* Exercise instructions *
Reproduce the data word for word, from its first line through the line holding "561 millimetres", both ends included.

********************

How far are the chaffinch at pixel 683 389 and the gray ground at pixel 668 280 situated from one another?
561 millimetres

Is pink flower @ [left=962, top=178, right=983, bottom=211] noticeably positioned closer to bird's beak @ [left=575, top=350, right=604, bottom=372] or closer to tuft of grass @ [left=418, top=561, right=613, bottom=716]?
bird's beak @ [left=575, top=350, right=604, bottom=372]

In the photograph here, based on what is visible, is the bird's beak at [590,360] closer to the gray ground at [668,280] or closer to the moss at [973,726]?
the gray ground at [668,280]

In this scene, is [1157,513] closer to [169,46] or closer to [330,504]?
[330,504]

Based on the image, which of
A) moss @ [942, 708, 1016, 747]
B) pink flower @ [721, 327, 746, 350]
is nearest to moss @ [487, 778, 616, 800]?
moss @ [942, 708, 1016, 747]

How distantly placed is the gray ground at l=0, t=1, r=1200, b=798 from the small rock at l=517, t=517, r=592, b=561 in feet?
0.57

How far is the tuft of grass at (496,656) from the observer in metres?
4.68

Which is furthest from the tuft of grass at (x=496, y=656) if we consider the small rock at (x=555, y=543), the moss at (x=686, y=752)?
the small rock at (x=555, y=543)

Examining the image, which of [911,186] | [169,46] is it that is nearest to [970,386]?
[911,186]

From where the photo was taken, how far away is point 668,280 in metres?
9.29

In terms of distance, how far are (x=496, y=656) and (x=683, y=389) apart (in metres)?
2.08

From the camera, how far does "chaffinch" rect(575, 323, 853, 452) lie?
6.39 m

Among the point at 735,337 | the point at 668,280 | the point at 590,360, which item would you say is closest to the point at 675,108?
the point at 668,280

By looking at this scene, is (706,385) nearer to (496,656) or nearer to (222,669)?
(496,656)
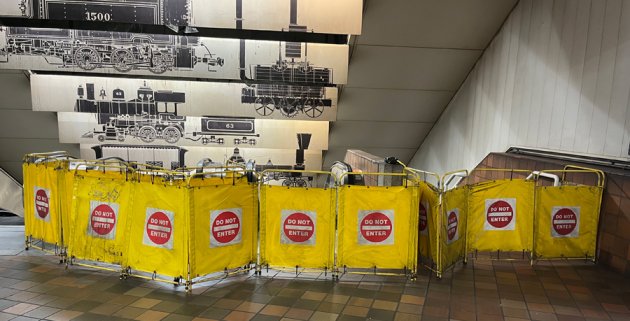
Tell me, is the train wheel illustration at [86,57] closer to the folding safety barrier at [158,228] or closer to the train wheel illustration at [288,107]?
the train wheel illustration at [288,107]

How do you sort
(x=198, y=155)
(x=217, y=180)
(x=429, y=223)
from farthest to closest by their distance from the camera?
(x=198, y=155)
(x=429, y=223)
(x=217, y=180)

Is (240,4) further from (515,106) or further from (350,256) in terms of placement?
(515,106)

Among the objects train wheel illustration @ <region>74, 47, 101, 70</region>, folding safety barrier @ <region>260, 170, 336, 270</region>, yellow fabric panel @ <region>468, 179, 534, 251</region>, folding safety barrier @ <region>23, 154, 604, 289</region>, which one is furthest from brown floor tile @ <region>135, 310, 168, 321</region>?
train wheel illustration @ <region>74, 47, 101, 70</region>

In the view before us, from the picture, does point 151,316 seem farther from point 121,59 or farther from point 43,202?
point 121,59

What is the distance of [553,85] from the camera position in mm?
5910

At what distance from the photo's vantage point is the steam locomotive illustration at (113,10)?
6109 millimetres

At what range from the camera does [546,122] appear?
6074mm

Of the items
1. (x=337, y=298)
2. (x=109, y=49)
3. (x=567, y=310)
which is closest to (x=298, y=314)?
(x=337, y=298)

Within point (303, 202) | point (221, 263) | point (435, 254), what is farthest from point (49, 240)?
point (435, 254)

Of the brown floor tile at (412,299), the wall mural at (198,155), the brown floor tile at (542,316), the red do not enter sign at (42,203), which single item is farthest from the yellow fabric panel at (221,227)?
the wall mural at (198,155)

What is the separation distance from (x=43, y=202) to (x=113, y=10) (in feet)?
10.3

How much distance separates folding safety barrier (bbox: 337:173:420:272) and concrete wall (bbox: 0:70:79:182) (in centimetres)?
751

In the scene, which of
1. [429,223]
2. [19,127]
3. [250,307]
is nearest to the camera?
[250,307]

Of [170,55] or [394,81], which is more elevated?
[170,55]
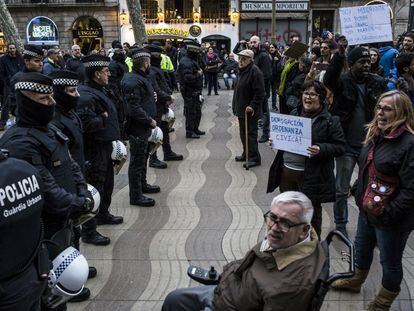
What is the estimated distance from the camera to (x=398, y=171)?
3570mm

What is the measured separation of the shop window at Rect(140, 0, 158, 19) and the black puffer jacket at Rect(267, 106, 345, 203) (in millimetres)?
30369

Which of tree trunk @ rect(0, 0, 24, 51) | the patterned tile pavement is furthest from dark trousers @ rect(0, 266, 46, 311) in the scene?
tree trunk @ rect(0, 0, 24, 51)

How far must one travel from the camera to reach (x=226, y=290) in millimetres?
3025

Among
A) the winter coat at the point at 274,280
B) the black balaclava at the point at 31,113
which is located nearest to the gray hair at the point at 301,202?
the winter coat at the point at 274,280

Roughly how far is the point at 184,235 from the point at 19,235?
318 cm

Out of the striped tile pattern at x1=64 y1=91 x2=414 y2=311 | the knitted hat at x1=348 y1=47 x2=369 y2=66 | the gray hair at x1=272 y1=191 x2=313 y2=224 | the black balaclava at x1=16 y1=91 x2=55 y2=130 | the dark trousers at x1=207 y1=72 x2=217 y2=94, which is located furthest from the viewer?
the dark trousers at x1=207 y1=72 x2=217 y2=94

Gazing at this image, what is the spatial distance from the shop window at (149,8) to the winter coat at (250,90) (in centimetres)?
2652

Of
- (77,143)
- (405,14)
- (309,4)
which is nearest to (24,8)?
(309,4)

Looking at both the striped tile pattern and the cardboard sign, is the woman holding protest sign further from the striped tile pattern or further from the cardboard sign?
the cardboard sign

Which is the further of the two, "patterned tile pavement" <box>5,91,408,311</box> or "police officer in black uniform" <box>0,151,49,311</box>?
"patterned tile pavement" <box>5,91,408,311</box>

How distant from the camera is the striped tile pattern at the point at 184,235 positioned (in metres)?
4.41

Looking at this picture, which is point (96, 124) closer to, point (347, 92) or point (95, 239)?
point (95, 239)

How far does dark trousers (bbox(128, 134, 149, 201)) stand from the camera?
21.4ft

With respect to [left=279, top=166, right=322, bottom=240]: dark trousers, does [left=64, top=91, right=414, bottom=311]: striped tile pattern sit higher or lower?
lower
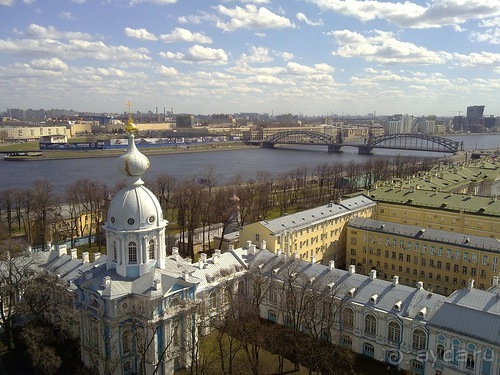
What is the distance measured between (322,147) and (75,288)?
119m

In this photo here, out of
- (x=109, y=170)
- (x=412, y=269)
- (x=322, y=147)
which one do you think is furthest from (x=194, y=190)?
(x=322, y=147)

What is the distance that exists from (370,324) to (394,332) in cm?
91

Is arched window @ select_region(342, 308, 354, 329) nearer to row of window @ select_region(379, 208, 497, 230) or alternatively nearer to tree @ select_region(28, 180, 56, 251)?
row of window @ select_region(379, 208, 497, 230)

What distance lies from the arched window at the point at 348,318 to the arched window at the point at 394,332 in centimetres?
147

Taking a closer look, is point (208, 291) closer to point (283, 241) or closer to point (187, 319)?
point (187, 319)

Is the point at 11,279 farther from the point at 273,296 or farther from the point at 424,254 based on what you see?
the point at 424,254

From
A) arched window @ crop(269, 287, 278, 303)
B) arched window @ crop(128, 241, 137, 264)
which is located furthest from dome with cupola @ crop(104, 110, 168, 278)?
arched window @ crop(269, 287, 278, 303)

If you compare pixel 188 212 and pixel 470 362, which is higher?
pixel 188 212

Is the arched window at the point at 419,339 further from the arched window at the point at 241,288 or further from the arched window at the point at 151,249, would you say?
the arched window at the point at 151,249

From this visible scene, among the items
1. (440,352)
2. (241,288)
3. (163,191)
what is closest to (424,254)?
(440,352)

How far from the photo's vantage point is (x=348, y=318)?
57.8 ft

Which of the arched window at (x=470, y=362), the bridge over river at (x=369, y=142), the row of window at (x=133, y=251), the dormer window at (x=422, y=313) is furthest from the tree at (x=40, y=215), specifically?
the bridge over river at (x=369, y=142)

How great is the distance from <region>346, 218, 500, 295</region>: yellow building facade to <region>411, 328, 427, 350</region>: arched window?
908cm

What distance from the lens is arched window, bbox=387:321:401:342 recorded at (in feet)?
53.5
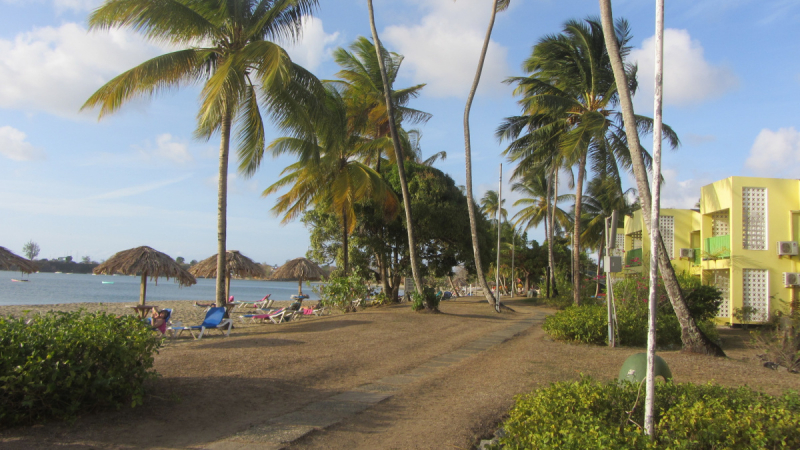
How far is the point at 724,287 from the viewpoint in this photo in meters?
18.6

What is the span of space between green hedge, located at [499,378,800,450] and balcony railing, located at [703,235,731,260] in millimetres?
14739

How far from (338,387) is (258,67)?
9.53m

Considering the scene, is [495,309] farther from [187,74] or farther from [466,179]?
[187,74]

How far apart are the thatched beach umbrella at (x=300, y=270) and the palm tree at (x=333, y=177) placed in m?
3.76

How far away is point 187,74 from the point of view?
13281 mm

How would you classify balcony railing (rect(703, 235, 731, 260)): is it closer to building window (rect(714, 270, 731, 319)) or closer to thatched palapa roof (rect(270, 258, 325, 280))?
building window (rect(714, 270, 731, 319))

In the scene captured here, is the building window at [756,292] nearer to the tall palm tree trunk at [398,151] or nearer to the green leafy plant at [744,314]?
the green leafy plant at [744,314]

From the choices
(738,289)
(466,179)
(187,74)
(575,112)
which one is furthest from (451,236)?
(187,74)

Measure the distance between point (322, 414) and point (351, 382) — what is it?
1.66 m

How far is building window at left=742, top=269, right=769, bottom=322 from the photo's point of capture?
1717 centimetres

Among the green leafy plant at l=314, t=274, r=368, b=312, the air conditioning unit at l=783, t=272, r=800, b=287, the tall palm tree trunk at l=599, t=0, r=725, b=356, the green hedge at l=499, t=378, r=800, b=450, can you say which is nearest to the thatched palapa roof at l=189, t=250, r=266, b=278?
the green leafy plant at l=314, t=274, r=368, b=312

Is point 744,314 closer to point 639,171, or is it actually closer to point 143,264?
point 639,171

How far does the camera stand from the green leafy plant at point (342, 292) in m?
17.6

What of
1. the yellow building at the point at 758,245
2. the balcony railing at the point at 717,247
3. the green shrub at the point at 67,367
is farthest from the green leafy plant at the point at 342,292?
the balcony railing at the point at 717,247
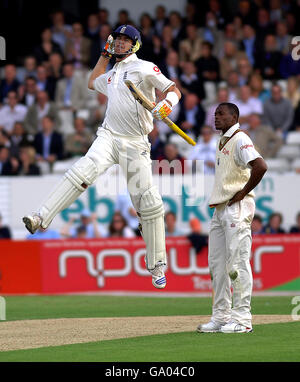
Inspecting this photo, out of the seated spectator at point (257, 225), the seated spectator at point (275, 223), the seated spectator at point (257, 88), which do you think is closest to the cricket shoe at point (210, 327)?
the seated spectator at point (257, 225)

********************

* Exercise output *
How far are the chaffinch at pixel 683 389 and the gray ground at pixel 668 280 situated from one another?
561 millimetres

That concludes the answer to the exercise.